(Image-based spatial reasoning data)
###
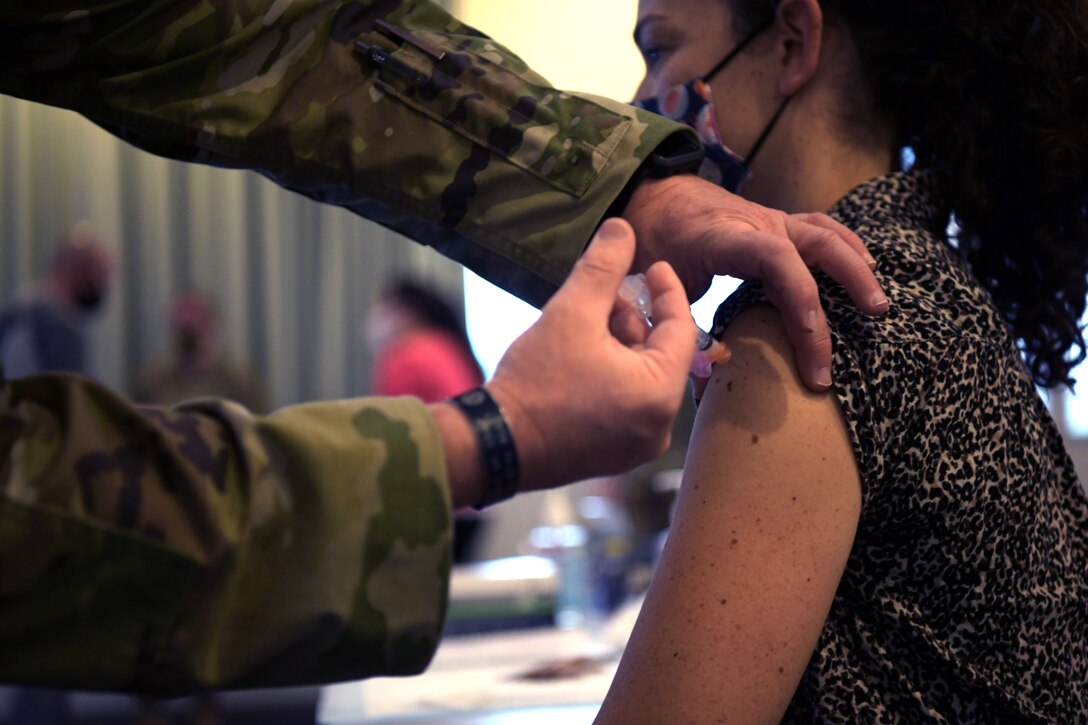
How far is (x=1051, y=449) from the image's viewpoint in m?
1.04

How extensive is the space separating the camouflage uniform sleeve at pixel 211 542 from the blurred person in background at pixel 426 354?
302 cm

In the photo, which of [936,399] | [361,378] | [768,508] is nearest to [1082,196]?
[936,399]

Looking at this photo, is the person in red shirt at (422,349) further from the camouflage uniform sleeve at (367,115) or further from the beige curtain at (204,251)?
the camouflage uniform sleeve at (367,115)

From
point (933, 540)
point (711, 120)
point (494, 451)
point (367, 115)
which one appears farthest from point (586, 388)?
point (711, 120)

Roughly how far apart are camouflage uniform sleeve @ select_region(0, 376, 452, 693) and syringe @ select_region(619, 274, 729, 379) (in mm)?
182

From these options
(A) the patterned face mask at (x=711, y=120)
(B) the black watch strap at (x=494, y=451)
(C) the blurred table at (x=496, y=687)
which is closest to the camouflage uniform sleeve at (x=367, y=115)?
(A) the patterned face mask at (x=711, y=120)

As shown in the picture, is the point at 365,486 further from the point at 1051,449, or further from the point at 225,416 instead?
the point at 1051,449

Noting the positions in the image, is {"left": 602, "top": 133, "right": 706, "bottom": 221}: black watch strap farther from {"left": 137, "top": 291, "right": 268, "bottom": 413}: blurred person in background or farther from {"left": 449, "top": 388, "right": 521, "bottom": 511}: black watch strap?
{"left": 137, "top": 291, "right": 268, "bottom": 413}: blurred person in background

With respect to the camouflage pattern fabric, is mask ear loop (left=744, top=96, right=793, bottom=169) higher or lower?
higher

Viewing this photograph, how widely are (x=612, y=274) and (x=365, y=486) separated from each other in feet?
0.63

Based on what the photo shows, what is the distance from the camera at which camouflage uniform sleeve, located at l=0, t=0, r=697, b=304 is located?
98cm

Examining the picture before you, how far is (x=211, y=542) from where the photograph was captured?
0.53 metres

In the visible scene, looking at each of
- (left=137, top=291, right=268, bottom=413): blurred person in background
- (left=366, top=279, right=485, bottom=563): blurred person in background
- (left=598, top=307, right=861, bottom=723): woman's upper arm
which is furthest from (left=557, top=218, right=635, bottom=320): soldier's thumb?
(left=137, top=291, right=268, bottom=413): blurred person in background

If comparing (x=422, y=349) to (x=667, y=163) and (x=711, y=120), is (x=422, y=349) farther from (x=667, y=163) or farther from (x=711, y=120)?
(x=667, y=163)
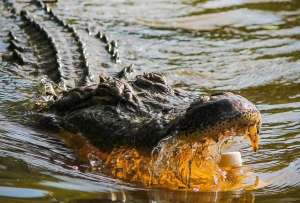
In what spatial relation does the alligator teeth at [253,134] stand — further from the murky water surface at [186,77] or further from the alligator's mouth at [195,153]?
the murky water surface at [186,77]

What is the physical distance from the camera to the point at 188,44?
858 centimetres

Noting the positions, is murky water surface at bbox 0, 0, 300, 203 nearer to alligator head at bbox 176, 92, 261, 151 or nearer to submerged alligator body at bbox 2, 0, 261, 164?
submerged alligator body at bbox 2, 0, 261, 164

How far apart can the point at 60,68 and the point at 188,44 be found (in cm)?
257

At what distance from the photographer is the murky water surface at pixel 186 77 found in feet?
12.7

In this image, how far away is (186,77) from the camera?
23.5 feet

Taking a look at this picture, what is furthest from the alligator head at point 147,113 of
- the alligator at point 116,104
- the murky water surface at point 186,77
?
the murky water surface at point 186,77

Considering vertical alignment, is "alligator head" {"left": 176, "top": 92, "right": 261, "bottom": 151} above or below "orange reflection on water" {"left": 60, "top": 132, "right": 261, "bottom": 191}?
above

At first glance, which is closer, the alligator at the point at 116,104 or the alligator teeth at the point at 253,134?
the alligator at the point at 116,104

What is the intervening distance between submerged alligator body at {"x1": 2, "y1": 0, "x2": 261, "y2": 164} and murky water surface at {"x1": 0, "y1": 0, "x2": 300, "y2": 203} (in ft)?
0.76

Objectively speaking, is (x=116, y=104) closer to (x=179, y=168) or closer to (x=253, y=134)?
(x=179, y=168)

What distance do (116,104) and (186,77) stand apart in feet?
8.39

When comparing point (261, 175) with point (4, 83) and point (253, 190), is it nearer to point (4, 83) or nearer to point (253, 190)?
point (253, 190)

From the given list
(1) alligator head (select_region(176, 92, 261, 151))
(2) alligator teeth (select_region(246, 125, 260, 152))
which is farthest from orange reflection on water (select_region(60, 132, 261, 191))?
(2) alligator teeth (select_region(246, 125, 260, 152))

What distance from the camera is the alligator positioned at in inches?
148
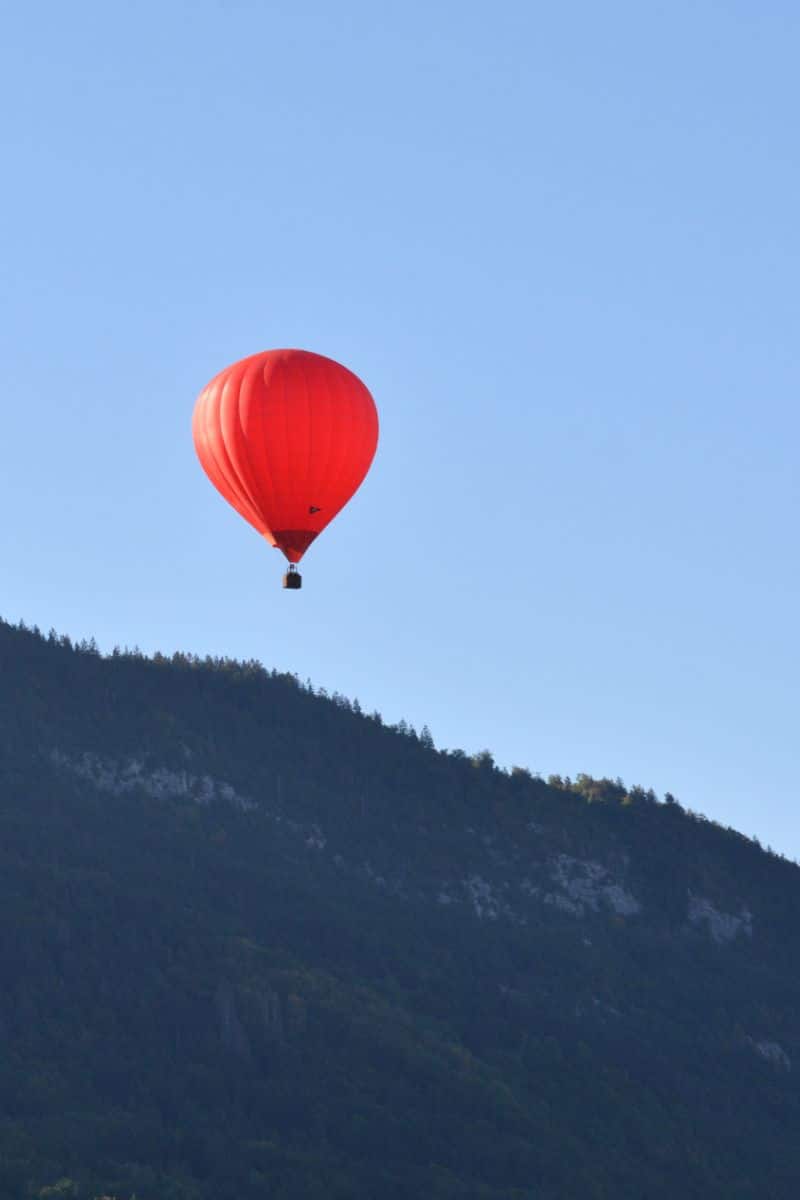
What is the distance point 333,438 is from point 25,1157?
3662 inches

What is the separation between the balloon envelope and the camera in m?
91.9

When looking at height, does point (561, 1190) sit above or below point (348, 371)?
below

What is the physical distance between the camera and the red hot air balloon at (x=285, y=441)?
301 feet

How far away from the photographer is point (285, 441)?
304 feet

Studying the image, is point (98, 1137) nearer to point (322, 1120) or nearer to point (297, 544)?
point (322, 1120)

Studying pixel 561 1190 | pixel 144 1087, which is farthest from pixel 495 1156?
pixel 144 1087

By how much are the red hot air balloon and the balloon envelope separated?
3 cm

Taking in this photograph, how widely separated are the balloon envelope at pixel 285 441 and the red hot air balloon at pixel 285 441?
0.10 feet

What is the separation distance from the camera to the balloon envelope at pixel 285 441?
301 ft

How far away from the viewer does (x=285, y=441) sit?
9269 cm

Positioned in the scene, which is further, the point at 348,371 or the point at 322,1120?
the point at 322,1120

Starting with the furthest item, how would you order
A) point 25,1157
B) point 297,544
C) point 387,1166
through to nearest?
point 387,1166, point 25,1157, point 297,544

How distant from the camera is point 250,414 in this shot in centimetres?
9300

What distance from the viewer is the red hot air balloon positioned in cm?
9188
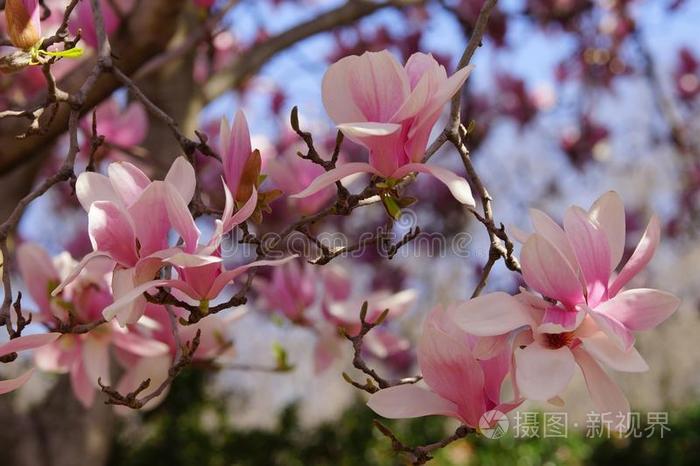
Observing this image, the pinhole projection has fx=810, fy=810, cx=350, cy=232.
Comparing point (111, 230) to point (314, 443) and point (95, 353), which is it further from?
point (314, 443)

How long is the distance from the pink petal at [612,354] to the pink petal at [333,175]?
0.28m

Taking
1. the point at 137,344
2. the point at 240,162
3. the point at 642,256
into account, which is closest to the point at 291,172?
the point at 137,344

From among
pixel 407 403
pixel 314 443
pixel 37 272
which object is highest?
pixel 407 403

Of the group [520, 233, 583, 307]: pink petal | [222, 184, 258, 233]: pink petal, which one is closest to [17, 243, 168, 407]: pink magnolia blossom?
[222, 184, 258, 233]: pink petal

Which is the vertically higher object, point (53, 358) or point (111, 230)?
point (111, 230)

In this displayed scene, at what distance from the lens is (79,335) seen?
1256 millimetres

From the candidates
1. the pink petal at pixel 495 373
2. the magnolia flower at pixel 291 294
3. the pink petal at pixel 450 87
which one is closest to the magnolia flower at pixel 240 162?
the pink petal at pixel 450 87

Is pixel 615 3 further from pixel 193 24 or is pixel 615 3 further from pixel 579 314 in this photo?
pixel 579 314

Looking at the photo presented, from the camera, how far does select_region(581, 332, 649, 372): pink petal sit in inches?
29.4

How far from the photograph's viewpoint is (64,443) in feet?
8.00

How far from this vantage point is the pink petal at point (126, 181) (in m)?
0.82

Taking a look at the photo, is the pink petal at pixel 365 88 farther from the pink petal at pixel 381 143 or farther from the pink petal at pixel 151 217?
the pink petal at pixel 151 217

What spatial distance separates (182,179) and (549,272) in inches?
15.0

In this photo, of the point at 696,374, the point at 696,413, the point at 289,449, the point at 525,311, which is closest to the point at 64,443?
the point at 289,449
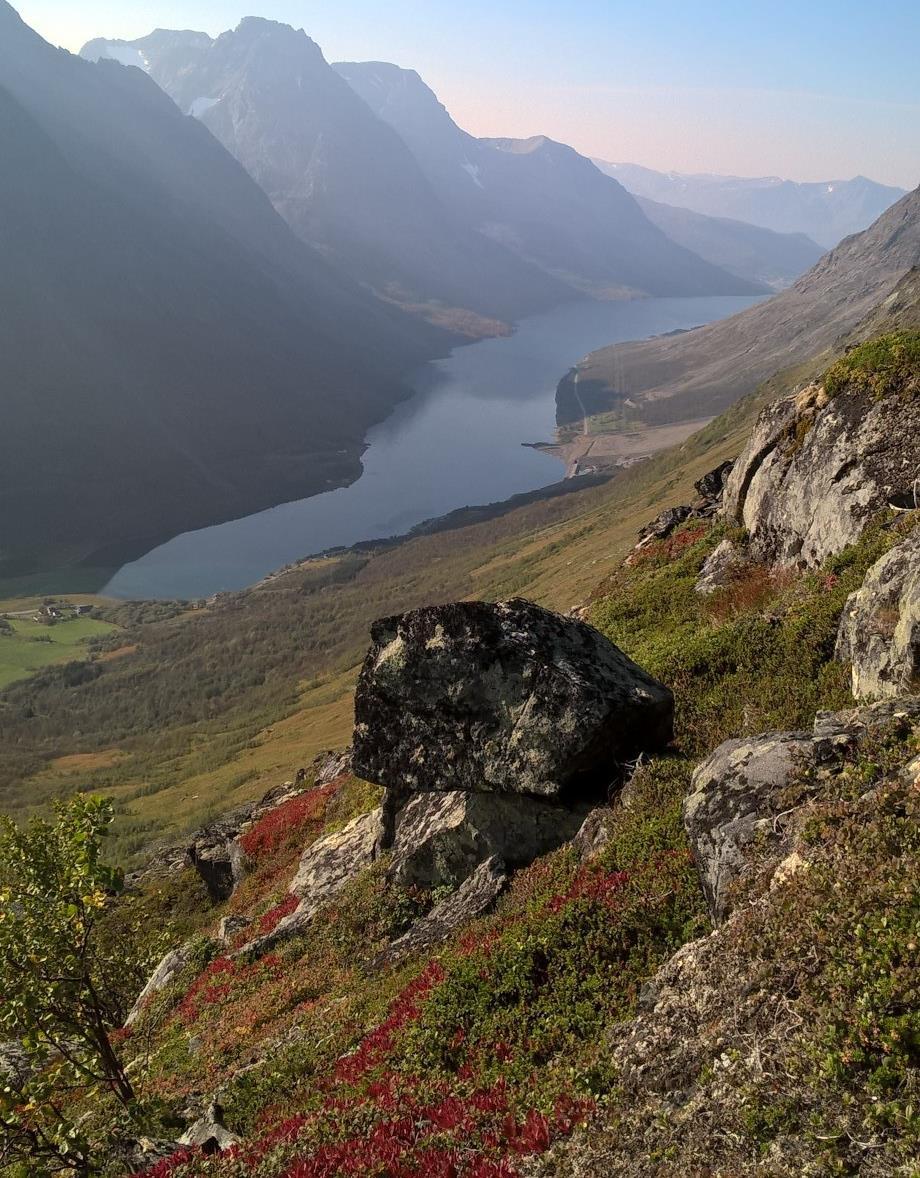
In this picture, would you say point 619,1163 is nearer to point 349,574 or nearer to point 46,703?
point 46,703

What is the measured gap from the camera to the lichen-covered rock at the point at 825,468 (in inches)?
778

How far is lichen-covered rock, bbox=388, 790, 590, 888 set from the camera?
14555 millimetres

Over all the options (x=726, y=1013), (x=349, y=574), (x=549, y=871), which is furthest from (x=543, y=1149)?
(x=349, y=574)

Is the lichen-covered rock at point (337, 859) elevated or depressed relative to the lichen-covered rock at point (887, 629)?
depressed

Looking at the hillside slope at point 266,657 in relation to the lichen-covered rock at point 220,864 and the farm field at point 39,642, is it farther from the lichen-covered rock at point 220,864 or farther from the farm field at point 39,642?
the lichen-covered rock at point 220,864

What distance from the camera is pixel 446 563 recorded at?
557 feet

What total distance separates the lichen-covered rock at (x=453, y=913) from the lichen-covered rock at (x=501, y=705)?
168cm

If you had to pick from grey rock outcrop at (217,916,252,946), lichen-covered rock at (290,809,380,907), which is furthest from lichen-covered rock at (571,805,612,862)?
grey rock outcrop at (217,916,252,946)

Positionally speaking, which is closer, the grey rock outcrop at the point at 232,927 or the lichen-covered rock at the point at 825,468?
the lichen-covered rock at the point at 825,468

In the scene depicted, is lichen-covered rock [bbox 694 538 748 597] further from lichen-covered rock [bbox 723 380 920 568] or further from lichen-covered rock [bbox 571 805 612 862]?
lichen-covered rock [bbox 571 805 612 862]

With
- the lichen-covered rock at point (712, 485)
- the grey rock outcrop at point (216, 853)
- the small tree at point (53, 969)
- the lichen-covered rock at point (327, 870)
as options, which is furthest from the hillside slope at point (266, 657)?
the small tree at point (53, 969)

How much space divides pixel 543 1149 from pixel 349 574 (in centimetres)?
17859

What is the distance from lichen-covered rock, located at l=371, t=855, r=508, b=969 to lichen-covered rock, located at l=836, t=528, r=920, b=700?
7299 millimetres

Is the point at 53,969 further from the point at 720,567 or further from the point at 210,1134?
the point at 720,567
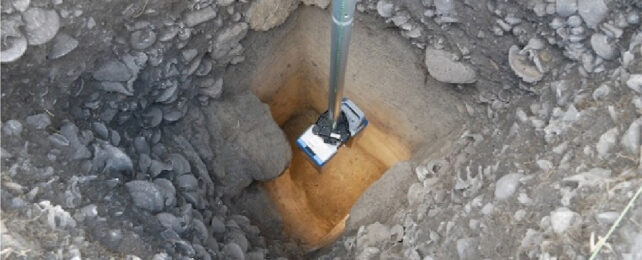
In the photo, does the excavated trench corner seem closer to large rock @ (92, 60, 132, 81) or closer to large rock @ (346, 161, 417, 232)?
large rock @ (346, 161, 417, 232)

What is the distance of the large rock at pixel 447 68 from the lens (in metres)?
3.22

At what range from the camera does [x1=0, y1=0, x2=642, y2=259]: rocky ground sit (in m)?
2.14

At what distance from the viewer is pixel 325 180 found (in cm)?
491

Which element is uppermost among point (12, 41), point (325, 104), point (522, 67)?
point (12, 41)

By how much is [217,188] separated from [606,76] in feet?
7.99

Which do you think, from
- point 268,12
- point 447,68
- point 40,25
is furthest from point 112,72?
point 447,68

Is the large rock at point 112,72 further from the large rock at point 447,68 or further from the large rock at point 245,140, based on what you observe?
the large rock at point 447,68

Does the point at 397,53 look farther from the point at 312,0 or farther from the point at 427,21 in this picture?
the point at 312,0

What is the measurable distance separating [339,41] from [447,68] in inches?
40.5

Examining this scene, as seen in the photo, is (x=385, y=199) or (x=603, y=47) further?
(x=385, y=199)

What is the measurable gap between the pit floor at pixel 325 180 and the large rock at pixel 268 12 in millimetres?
1441

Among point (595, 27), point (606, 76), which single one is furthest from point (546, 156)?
point (595, 27)

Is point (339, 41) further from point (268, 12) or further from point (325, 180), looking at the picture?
point (325, 180)

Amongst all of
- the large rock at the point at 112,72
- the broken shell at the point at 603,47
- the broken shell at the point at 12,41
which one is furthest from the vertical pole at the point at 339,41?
the broken shell at the point at 12,41
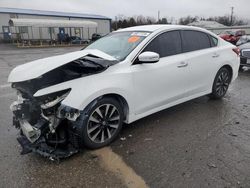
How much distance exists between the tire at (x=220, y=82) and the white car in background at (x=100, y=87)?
35.5 inches

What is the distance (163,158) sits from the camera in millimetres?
2996

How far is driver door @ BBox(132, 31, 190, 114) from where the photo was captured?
3.52m

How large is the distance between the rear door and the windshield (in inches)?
39.6

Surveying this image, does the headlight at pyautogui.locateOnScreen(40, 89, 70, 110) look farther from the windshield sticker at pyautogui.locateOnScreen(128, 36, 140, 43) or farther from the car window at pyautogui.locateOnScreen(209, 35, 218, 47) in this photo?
the car window at pyautogui.locateOnScreen(209, 35, 218, 47)

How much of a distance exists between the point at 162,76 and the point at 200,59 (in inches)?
45.9

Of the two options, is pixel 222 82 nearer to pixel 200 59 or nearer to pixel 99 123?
pixel 200 59

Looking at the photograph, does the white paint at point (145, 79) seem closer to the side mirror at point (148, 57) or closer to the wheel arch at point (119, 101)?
the wheel arch at point (119, 101)

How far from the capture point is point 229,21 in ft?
259

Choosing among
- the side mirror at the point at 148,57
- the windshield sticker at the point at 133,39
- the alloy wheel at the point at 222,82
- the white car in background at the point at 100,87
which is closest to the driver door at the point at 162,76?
the white car in background at the point at 100,87

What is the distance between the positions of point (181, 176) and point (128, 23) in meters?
53.5

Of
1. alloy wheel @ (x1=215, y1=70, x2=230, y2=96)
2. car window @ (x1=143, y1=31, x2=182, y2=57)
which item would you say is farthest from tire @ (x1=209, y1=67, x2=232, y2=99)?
car window @ (x1=143, y1=31, x2=182, y2=57)

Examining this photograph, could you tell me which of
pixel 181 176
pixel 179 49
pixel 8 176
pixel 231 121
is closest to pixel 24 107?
pixel 8 176

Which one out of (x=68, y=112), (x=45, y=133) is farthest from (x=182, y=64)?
(x=45, y=133)

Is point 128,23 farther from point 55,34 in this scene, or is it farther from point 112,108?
point 112,108
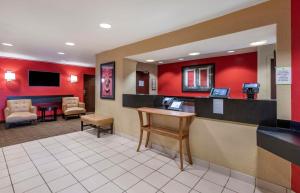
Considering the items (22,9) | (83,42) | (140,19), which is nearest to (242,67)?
(140,19)

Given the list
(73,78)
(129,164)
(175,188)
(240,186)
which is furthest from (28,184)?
(73,78)

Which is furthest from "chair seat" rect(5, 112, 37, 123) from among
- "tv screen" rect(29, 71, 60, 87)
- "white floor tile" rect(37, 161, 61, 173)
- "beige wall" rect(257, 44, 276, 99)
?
"beige wall" rect(257, 44, 276, 99)

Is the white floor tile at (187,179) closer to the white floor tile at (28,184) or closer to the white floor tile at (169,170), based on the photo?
the white floor tile at (169,170)

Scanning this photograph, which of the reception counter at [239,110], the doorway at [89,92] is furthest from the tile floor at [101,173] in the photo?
the doorway at [89,92]

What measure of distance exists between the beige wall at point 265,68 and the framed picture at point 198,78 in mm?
1283

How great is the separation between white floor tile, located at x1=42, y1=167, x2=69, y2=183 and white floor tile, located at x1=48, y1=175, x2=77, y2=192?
9 cm

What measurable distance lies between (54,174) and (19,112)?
14.6ft

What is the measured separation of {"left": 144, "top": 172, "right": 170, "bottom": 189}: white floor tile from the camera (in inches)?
###
The request ::
Please find each line in the listing that contains the string "outcrop" and copy those lines in full. Case counts.

Answer to the problem ::
If you had to pick from grey rock outcrop at (217,916,252,946), lichen-covered rock at (290,809,380,907), which is furthest from lichen-covered rock at (571,805,612,862)?
grey rock outcrop at (217,916,252,946)
Positionally speaking, which is closer, the grey rock outcrop at the point at 232,927 or the lichen-covered rock at the point at 825,468?
- the grey rock outcrop at point (216, 853)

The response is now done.